__Given passage__:
§ §

While I was eager to get out of Rumney as efficiently as possible, Marcus seemed content to saunter his way to the meeting point. He complained that the climbing team takes forever to turn thought into action; “They need to double check everything with phone calls and everybody just stands around.”

I ignored this comment and asked about his day. He started talking about Blackhawk helicopters. “They’re visual illusions.” He saw one on his hike, he said. It was flying right at him, but, thinking quickly, he grabbed some sticks and started waving at it the way the people with the orange wands do on the tarmac at airports. Apparently, this motion was enough to reassure the Blackhawk, and it left him alone. It was a terrifying experience, he said.

Now I was a little terrified. Marcus was imagining communications with likely fictional helicopters, and he was my responsibility. I had no idea how to respond.

“I killed a ladybug today,” I said after a pause. I explained about crushing the bug, which had been sitting on the exact spot I needed to place my hand on the hardest part of the route, and feeling bad because I’d decided the bug’s life was worth less than sending.

Marcus did not seem to feel that these were equivalent and went back to describing the Blackhawk. I realized we’d passed the turnoff for the trail to Main Cliff. Marcus kept walking, assuring me that we’d come to another turnoff that would take us to the same place. After another minute of walking, I again tried to insist that we head back. At this point, Marcus turned off the trail entirely and started walking uphill through the trees.

§ §

Records excerpted from a collection:
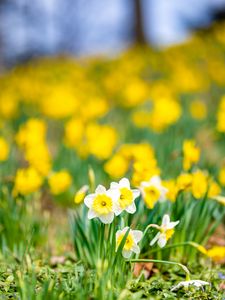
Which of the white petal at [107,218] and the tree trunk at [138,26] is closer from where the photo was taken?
the white petal at [107,218]

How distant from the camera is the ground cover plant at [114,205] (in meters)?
2.18

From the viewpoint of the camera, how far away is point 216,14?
10.9m

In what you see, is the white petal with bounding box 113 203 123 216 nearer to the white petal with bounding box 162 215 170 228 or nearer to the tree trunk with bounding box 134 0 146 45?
the white petal with bounding box 162 215 170 228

§ §

__Task A__: Reproduce the Rumney hike passage word for word, starting at "Marcus did not" and ending at "through the trees.".
__Task B__: Write the next part of the Rumney hike passage, picking up right after its final sentence.

__Expected answer A__:
Marcus did not seem to feel that these were equivalent and went back to describing the Blackhawk. I realized we’d passed the turnoff for the trail to Main Cliff. Marcus kept walking, assuring me that we’d come to another turnoff that would take us to the same place. After another minute of walking, I again tried to insist that we head back. At this point, Marcus turned off the trail entirely and started walking uphill through the trees.

__Expected answer B__:
“Hey, let’s stick together,” I called out. “Marcus!”

He didn’t turn around. I weakly bleated his name again with the same result. Was I supposed to put my foot down and yell at him to come back? Tell him he had to the count of three to get back to the trail or what? No TV for a month? He was an adult, after all, even though his perception seemed somewhat out of touch with reality on this day.

I called his name a third time. He would soon crest the hill and be out of sight. I realized I had a choice with only bad options. I could either go back to the turnoff, which was guaranteed to take me to the keys but might or might not lead back to Marcus, or I could stay with Marcus and follow him up a hill, which might or might not lead to the keys. Losing Marcus would be a much harder problem to rectify, so I started after him, cursing myself for not being better at putting my foot down.

The wooded hillside gave way to a boulder field. “Oh my God, we’re free soloing. Oh no! Get down. We might get hurt,” Marcus said as we climbed over the rocks. His tone didn’t sound scared. If anything, he sounded amused, as though he were mocking what he perceived to be my thoughts. Galled, I considered telling him that I’d free soloed something early that summer and this 4th class scrambling did not scare me. But why was I trying to prove myself to a guy who was imagining helicopters? I think I wanted him to respect me which, helicopter or no helicopter, he clearly did not.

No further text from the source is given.